— Complete the following —
a – According to the article about Ashli Babbitt's funeral honors, what date is on the letter that announced the reversal?
b – In the article about Ashli Babbitt's funeral honors, substitute "Defense Department" for "Pentagon" and write out the passage starting with "The reversal was" and going on through "personally extend condolences.".
c – Resume the article about Ashli Babbitt's funeral honors from its last sentence and continue it.

— Text for analysis —
+ + +
The U.S. Air Force will provide military funeral honors to Ashli Babbitt, the Air Force veteran who was fatally shot during the Jan. 6, 2021, Capitol riot, reversing an earlier decision that had denied her family’s request.

The reversal was announced in a letter dated Aug. 15 from Under Secretary of the Air Force Matthew Lohmeier, and made public by the conservative legal group Judicial Watch, which has represented Babbitt’s family.

“I understand that the family’s initial request was denied by Air Force leadership in a letter dated February 9, 2021,” Lohmeier wrote. “However, after reviewing the circumstances of Ashli’s death, and considering the information that has come forward since then, I am persuaded that the previous determination was incorrect.”

Lohmeier also invited Babbitt’s mother and husband to meet with him at the Pentagon so he could personally extend condolences.

Babbitt, 35, served in the Air Force for more than a decade before being shot and killed by law enforcement as she tried to climb through a barricaded door outside the House chamber during the Capitol riot. Her death quickly became a flashpoint in the political fallout from Jan. 6.

In 2021, under President Biden’s administration, the Air Force denied her family’s request for military funeral honors. At the time, Lt. Gen. Brian Kelly wrote that granting the honors “would bring discredit upon the Air Force” because of “the circumstances preceding her death.”
+ + +
— Data provided —
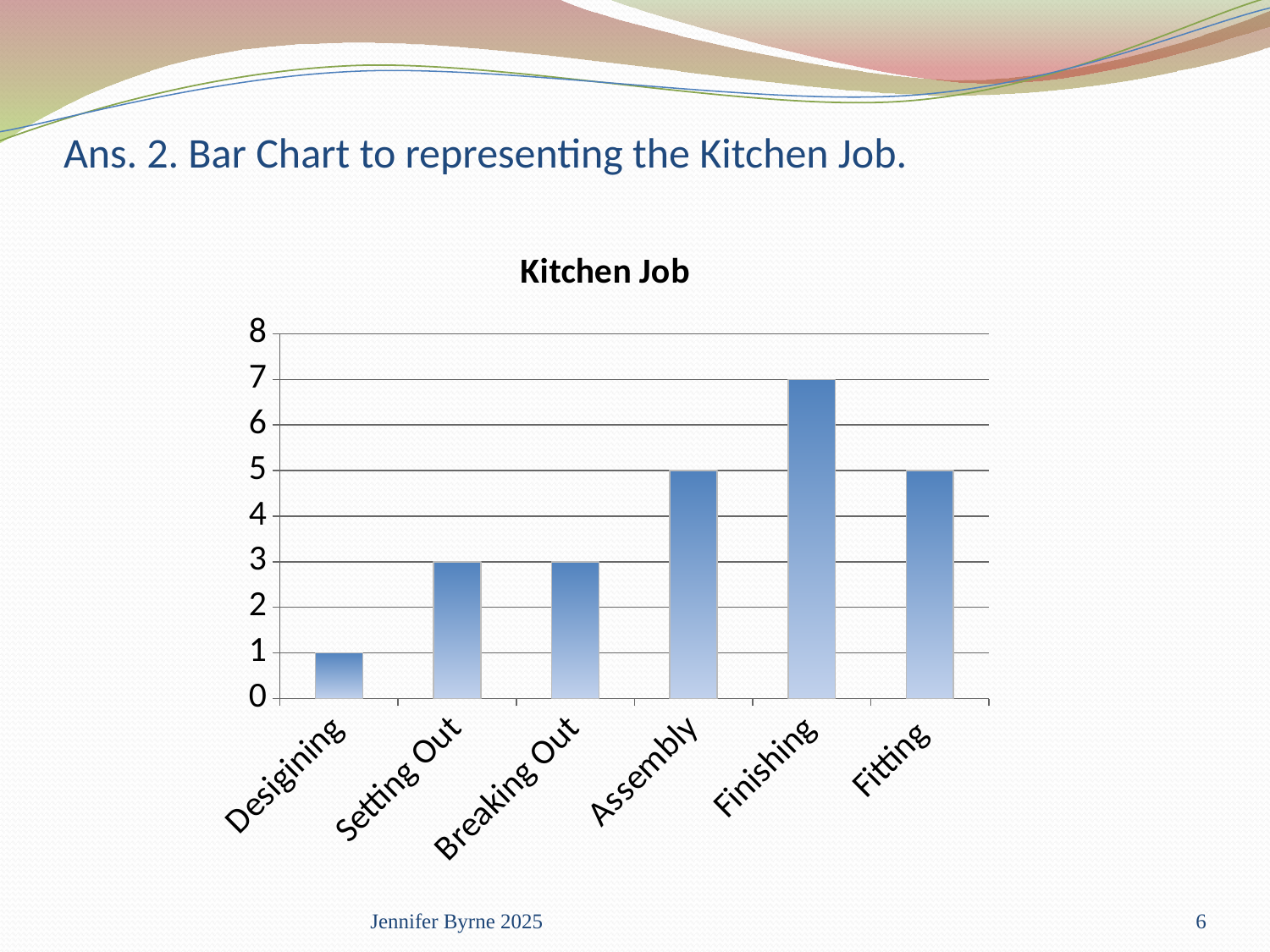
Which is larger in the Kitchen Job chart, the value for Fitting or the value for Setting Out? Fitting Which category has the lowest value in the Kitchen Job chart? Desigining Which category has the highest value in the Kitchen Job chart? Finishing What is the value for Desigining in the Kitchen Job chart? 1 Is the value for Assembly in the Kitchen Job chart greater or less than 4? greater What type of chart is shown on the slide? Bar chart What is the value for Assembly in the Kitchen Job chart? 5 How many categories are shown on the x axis of the Kitchen Job chart? 6 What is the value for Setting Out in the Kitchen Job chart? 3 What is the title of the chart? Kitchen Job What is the value for Finishing in the Kitchen Job chart? 7 What is the difference between the values for Finishing and Breaking Out in the Kitchen Job chart? 4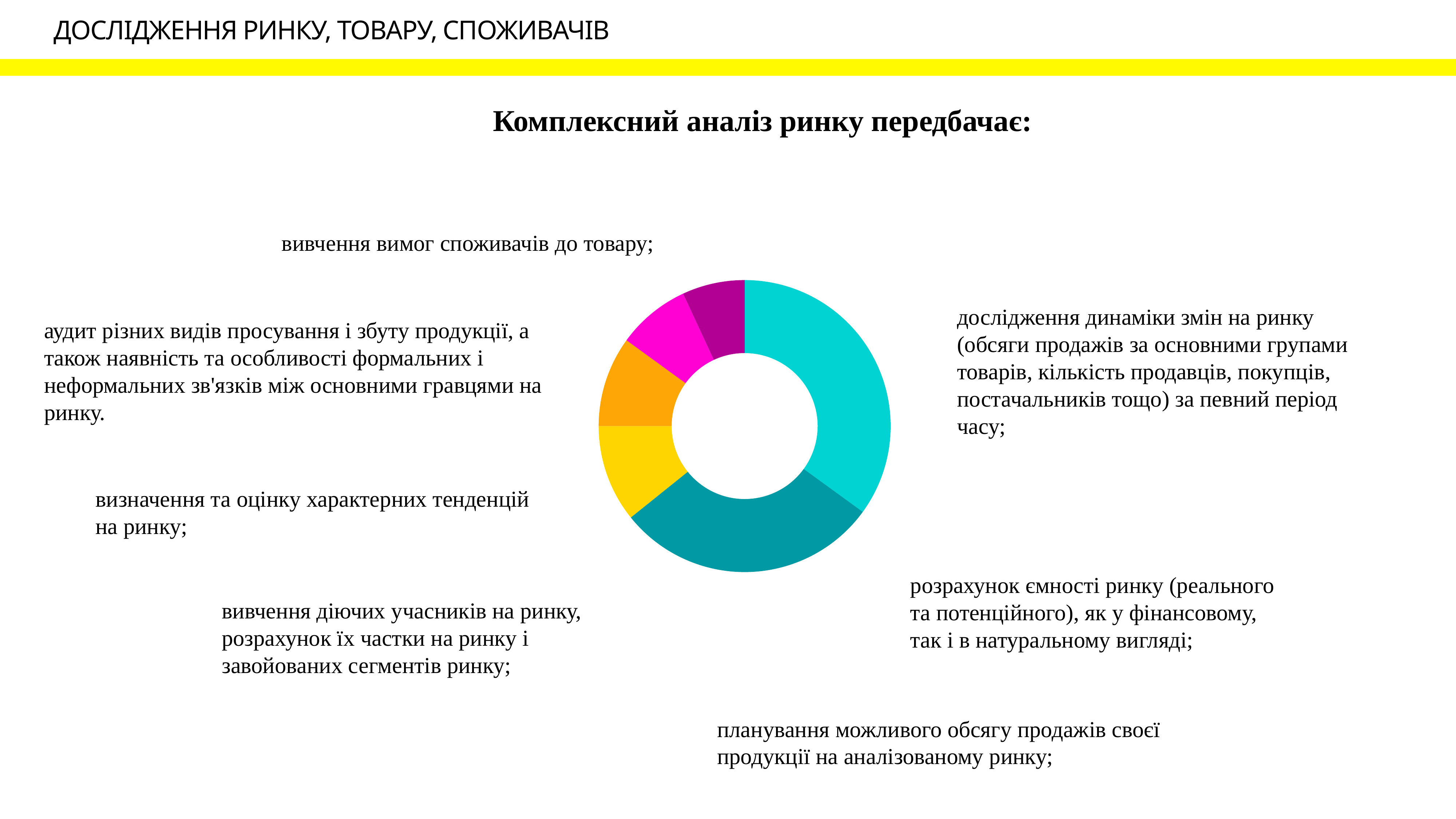
Does the doughnut chart have a legend? No What kind of chart is shown on the slide? Doughnut (pie) chart Which slice is larger, the magenta slice or the purple slice? Magenta Which colour slice is the smallest in the doughnut chart? Purple Which colour slice is the largest in the doughnut chart? Cyan (light blue) Does the doughnut chart display data labels with values on its slices? No How many slices does the doughnut chart have? 6 Which slice is larger, the cyan slice or the yellow slice? Cyan Which slice is larger, the teal (dark blue-green) slice or the orange slice? Teal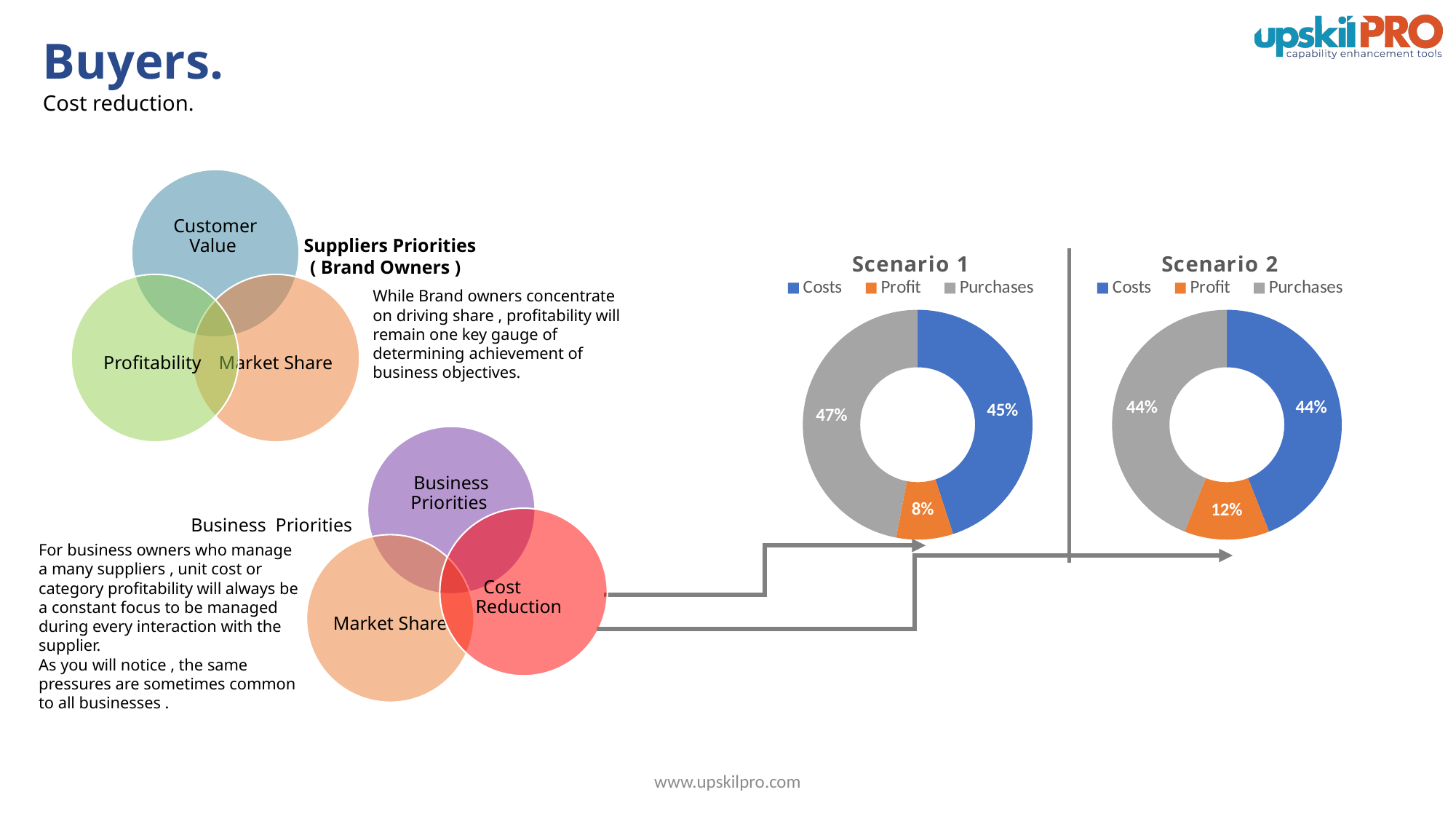
In the Scenario 2 chart, what is the value for Profit? 12% In the Scenario 1 chart, what is the value for Purchases? 47% What is the difference between the Profit values in the Scenario 2 chart and the Scenario 1 chart? 4% In the Scenario 2 chart, what is the value for Costs? 44% In the Scenario 1 chart, which category has the smallest share? Profit In the Scenario 1 chart, what is the value for Profit? 8% In the Scenario 1 chart, which category has the largest share? Purchases In the Scenario 1 chart, which is larger, Costs or Purchases? Purchases How many series does the legend of the Scenario 2 chart list? 3 In the Scenario 2 chart, which category has the smallest share? Profit In the Scenario 1 chart, what is the value for Costs? 45% What type of chart is the Scenario 1 chart? Doughnut chart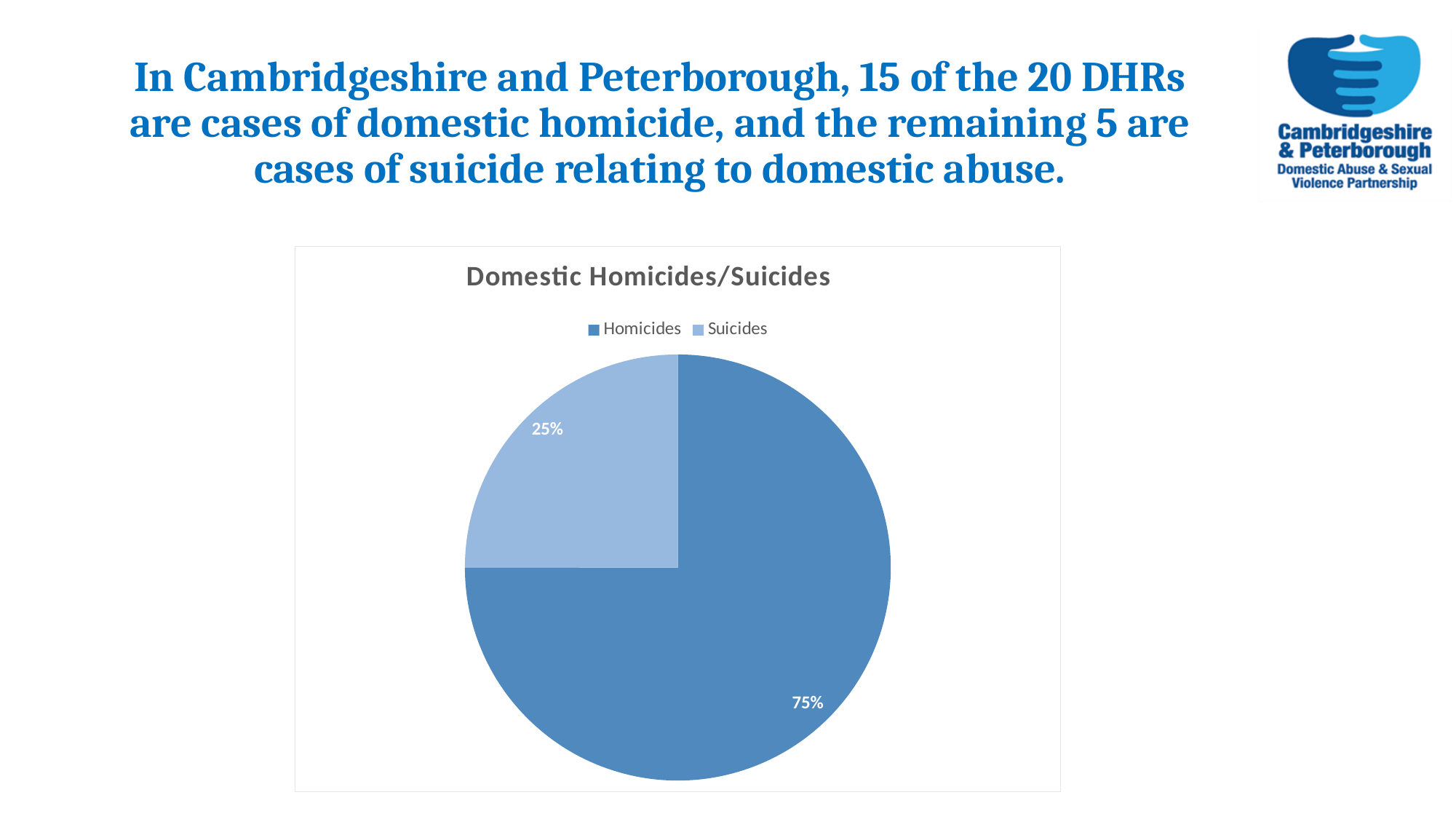
How many entries does the legend list? 2 What share of the pie does the Homicides slice represent? 75% How many slices does the pie chart have? 2 Which slice of the pie is the largest? Homicides What is the difference in percentage points between the Homicides and Suicides slices? 50% Which slice of the pie is the smallest? Suicides Which legend entry is shown in the lighter blue colour? Suicides Which is larger, the Homicides slice or the Suicides slice? Homicides What share of the pie does the Suicides slice represent? 25% What kind of chart is shown on the slide? Pie chart What is the title of the chart? Domestic Homicides/Suicides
+ + +
— Numbered answers —
a – Aug. 15

b –
The reversal was announced in a letter dated Aug. 15 from Under Secretary of the Air Force Matthew Lohmeier, and made public by the conservative legal group Judicial Watch, which has represented Babbitt’s family.

“I understand that the family’s initial request was denied by Air Force leadership in a letter dated February 9, 2021,” Lohmeier wrote. “However, after reviewing the circumstances of Ashli’s death, and considering the information that has come forward since then, I am persuaded that the previous determination was incorrect.”

Lohmeier also invited Babbitt’s mother and husband to meet with him at the Defense Department so he could personally extend condolences.

c –
Military funeral honors typically include a two-person honor guard detail, the playing of taps, and the folding and presentation of the U.S. flag to the veteran’s next of kin.

Judicial Watch President Tom Fitton welcomed the reversal, saying in a statement: “Ashli Babbitt’s family is grateful to President Trump, Secretary [Pete] Hegseth and Under Secretary Lohmeier for reversing the Biden Defense Department’s cruel decision to deny Ashli funeral honors as a distinguished veteran of the Air Force.”

The decision comes months after Babbitt’s family reached a nearly $5 million settlement with the federal government over her death. It also underscores broader efforts by the Trump administration to undo Biden-era policies related to the Capitol attack.

On his first day back in office, President Trump pardoned most Jan. 6 rioters and dismissed dozens of federal prosecutors who had worked on related cases.

The Air Force has not yet publicly commented on the letter or confirmed when Babbitt’s funeral honors will take place.